But it was also one that would later inform VFMC’s approach to how its team should work.  
 
“My team did an amazing job through lockdowns without us insisting they be in the office,” Galvin says. “All work here is flexible. I think people need social connection, and my direction is that everyone be in the office three days a week, but we are really committed to how we work flexibly and setting up for a future of work that is very different from the way I worked at Goldman Sachs, where I was at the desk at 7:30 every morning.”  
 
Despite being in financial services for more than 20 years, Galvin had “a lot to learn” about asset owners. But that helped her to recognise that a CEO cannot – and should not – try and solve every problem themselves.  
 
“The hard thing about it was that lawyers are trying to be experts in things, and one of the most important things about being a good CEO is to recognize that you don’t have to be an expert in everything, but you have to be able to pick the problems and pick the right people to deal with them,”  Galvin says. “The learning curve was challenging.  
 
“But you keep learning. The problems that come to the CEO aren’t the problems that are easy to fix. You have a lot of challenging decisions and conversations. It’s an incredible job, because I still learn things every day… You don’t have to be perfect at it. The whole point of it is not to be perfect, and that you are incredibly privileged to have a job where you learn new things every day.”  
 
VFMC, unlike some of its state sovereign peers, is not open to external money – a strategy that Galvin examined when she took on the CEO role.  
 
“When you set the strategy there were some choices that you’re looking at making strategically, and one of them is ‘do you take external monies?’. My view would be that you only do that if you’ve got a real competitive advantage. QIC’s expertise in property gives them a competitive advantage in that space – from time to time we invest with QIC. And with the FUM we’re at, which is around $100 billion, why would you do it? 
 
“It would be a distraction. We’ve already directly invest a third of our funds. It’s a different growth projections, it’s a very different kind of strategic play. And to build that up is a five-to-10-year proposition. I’m an evolution not a revolution CEO. That doesn’t mean it’s not something we wouldn’t revisit in the future, but why would you start a funds management business when it’s pretty challenging to be an external fund manager?”  
 
VFMC manages Australian equities and some of its international equity allocation in house, as well as fixed income and cash and its dynamic asset allocation program.  

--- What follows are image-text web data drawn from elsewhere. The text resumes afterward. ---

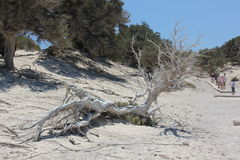 Перемещение, природа, Греция, Chrissi, Стоковое фото RF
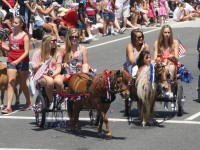 Huntington Beach Parade - Miniature Horses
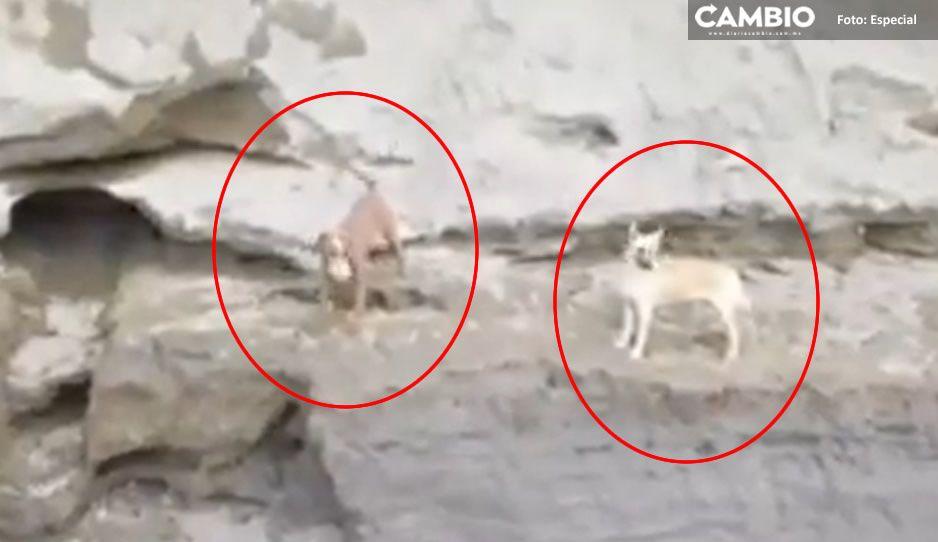 Los lomitos Spay y Spike están vivos, esperando su rescate en el socavón (VIDEO)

The “biggest strategic question for capital allocators” is what they bring in-house and what they hand to external managers, Galvin says.  
 
“We made a conscious decision to ask where we have the skills, where we could continue to lean in, and we think that around a third [of the portfolio] internally managed is where we’re at. That doesn’t mean that if we have a good idea and think we can execute that better than doing it externally that we wouldn’t, but we think we’re probably where we need to be.”